* **PAGE TEXT**
========================================

Alex Eagle's eponymous boutique in London's Belgravia
Objects are displayed like personal belongings in Alex Eagle’s boutique on Walton Street. Photography James McDonald

Alex Eagle officially opens the doors to her ‘home’ today: a new concept store on London’s Walton Street.

Furniture, objects and clothing are displayed like personal belongings in the three-storey former townhouse. ‘The concept is that of a shoppable home,’ says Eagle, who designed the interiors in collaboration with Gianni Alen-Buckley.

It’s a deliberate inversion of the traditional retail experience of display models and over-stocked rails. Instead a ‘less-is-more, pared-back aesthetic’ takes precedence, creating space for what Eagle terms ‘a journey of discovery’ through fashion, art, design and literature.

Fashion pieces by Christophe Lamaire and Marie Marot, and vintage Cartier watches are on sale beside vinyl records, first edition books and original furniture by iconic designers such as Charlotte Perriand and Jean Prouvé. ‘Everything is for sale from the record playing to the candles burning, the objects on display and the furniture they’re sat on.’

‘“Luxury” needn’t be an expensive collectible piece of furniture,’ she adds, ‘it can be a record or a piece of beautiful Venetian glass. You can keep these objects forever. They become part of the DNA of your home, and of your own personal style’.

The store builds on the success of Eagle’s first venture, The Store x Soho House Berlin, a 30,000 sq ft, multipurpose space in the German capital, conceived as a destination to work, socialise, shop and eat, from morning through to night.

Art also plays a crucial role in both spaces: like Berlin, Walton Street will host a changing programme of installations from emerging and established artists and designers that will respond to the setting of the store. Currently, British artist Annie Morris’s brightly coloured sculptures and limited edition vinyls by Dinos Chapman and Martin Creed are displayed around the space.

Walton Street might be known for its galleries and independent boutiques, but in Alex Eagle’s new space, it now has a destination that brings them all together.

========================================

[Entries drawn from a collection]
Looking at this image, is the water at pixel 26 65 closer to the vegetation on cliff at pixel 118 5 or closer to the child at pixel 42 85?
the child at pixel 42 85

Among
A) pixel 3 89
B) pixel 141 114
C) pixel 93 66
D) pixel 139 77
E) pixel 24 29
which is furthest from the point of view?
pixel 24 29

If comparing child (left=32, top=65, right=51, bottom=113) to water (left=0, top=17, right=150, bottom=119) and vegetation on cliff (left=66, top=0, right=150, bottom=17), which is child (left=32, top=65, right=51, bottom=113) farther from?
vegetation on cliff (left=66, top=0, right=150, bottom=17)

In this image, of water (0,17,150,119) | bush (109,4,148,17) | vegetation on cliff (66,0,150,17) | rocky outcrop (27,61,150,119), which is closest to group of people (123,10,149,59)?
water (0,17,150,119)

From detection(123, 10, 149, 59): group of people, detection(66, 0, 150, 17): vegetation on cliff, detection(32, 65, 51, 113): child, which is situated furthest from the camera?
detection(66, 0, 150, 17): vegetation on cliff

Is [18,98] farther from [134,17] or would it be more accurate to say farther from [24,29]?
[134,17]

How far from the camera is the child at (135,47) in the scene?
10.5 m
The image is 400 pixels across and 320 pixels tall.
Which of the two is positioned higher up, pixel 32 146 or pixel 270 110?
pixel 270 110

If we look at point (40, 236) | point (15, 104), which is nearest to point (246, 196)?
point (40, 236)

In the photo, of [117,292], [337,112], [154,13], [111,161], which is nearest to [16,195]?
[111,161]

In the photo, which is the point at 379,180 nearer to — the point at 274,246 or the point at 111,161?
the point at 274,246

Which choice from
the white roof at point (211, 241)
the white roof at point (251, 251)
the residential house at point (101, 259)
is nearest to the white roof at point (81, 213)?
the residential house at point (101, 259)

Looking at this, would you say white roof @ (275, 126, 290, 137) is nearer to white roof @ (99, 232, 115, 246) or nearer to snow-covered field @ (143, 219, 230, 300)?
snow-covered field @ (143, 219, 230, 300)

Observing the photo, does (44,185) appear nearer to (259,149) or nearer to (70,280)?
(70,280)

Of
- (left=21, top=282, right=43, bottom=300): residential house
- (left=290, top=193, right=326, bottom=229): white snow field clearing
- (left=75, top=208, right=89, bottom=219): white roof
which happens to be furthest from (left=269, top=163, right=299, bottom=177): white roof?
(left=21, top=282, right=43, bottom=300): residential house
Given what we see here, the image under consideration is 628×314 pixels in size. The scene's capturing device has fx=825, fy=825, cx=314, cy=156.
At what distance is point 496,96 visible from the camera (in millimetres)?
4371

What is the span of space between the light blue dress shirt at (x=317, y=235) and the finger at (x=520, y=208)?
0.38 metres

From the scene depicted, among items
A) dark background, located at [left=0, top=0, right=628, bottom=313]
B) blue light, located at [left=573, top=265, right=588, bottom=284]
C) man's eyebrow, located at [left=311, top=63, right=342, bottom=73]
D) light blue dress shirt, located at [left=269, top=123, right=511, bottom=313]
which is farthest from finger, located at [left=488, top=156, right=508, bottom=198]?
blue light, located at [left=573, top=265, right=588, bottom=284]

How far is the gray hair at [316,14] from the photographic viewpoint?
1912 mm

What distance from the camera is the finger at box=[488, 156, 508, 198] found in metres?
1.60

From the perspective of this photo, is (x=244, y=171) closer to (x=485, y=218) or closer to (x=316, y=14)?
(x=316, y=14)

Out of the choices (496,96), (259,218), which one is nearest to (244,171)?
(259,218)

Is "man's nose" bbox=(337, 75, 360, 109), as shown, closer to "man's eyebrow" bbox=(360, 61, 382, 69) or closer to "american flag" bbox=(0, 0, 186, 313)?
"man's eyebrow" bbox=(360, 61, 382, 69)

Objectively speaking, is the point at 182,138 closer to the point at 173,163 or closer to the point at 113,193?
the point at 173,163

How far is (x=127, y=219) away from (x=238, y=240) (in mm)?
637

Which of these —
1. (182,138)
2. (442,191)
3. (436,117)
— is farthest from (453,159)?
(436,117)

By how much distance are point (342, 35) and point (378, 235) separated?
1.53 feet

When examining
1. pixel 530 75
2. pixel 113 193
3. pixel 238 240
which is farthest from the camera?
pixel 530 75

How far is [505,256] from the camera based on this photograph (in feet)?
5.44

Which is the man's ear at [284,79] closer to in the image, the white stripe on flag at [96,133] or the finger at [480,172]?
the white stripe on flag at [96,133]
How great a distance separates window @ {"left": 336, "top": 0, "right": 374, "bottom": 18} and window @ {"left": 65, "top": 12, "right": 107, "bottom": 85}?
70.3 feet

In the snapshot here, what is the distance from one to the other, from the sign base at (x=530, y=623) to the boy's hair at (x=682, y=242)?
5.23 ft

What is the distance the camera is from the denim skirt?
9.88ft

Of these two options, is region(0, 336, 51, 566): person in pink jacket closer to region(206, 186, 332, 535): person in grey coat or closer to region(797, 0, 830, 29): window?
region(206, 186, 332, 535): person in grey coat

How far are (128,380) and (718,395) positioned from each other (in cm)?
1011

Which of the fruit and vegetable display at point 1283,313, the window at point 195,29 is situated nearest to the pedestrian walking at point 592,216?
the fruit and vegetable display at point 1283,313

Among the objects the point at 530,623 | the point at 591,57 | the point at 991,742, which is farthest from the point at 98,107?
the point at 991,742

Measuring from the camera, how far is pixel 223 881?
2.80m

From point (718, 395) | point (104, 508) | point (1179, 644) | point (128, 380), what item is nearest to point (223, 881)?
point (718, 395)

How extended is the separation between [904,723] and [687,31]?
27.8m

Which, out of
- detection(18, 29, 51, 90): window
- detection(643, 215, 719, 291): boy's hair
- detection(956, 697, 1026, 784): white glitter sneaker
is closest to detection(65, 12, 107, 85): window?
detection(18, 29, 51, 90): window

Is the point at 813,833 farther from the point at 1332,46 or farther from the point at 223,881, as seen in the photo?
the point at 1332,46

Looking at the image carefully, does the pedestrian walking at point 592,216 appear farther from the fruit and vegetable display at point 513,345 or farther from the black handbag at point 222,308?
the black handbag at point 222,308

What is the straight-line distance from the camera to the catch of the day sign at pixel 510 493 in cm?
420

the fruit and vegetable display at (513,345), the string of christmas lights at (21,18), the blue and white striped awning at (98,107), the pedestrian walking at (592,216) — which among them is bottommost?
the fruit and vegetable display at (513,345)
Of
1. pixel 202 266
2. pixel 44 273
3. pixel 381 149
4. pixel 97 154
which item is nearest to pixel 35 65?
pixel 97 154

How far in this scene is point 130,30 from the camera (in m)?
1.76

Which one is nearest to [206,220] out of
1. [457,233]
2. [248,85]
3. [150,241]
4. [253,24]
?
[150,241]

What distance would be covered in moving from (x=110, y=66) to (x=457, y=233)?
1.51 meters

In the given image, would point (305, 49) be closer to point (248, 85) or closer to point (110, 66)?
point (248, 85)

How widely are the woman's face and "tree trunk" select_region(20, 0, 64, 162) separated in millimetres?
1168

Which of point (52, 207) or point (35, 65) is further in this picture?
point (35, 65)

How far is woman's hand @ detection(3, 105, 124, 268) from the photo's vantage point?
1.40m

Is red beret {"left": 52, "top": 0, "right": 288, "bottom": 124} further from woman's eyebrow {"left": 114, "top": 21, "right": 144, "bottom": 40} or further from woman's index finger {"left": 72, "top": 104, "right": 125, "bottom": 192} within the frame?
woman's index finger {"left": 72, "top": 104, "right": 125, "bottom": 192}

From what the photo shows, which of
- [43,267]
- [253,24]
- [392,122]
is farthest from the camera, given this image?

========================================

Answer these questions from the article on Alex Eagle's boutique:
(a) With whom did Eagle design the store's interiors?
(b) How large is the space in Berlin that was Eagle's first venture?
(c) Which British artist's sculptures are currently displayed around the store?

* **FINISHED EXERCISE**
(a) Gianni Alen-Buckley
(b) 30,000 sq ft
(c) Annie Morris